How to complete this task - Copy out the six lines below character for character, leaving out the pictures.

Records section start

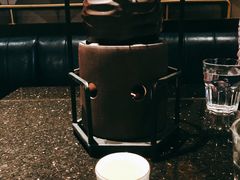 -小运河·公馆(国贸店)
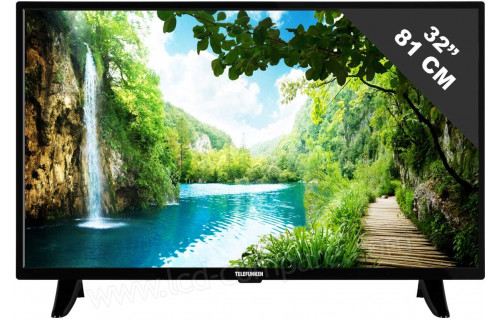 TELEFUNKEN TFK32GPD21TB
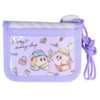 Takanami Create Wallet Kirby Purple [137675]
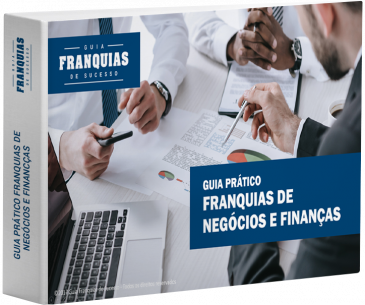 Mockup Ebook Guia prático franquias de negócios e finanças V2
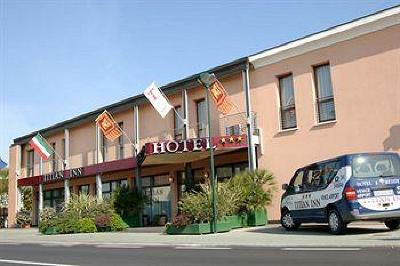 фото отеля Titian Inn Venice Airport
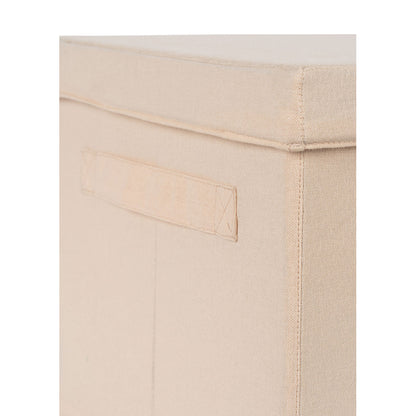 Konges Sløjd, tygförvaringslåda, liten - Cherry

Records section end

The completed task -
 -小运河·公馆(国贸店)
 TELEFUNKEN TFK32GPD21TB
 Takanami Create Wallet Kirby Purple [137675]
 Mockup Ebook Guia prático franquias de negócios e finanças V2
 фото отеля Titian Inn Venice Airport
 Konges Sløjd, tygförvaringslåda, liten - Cherry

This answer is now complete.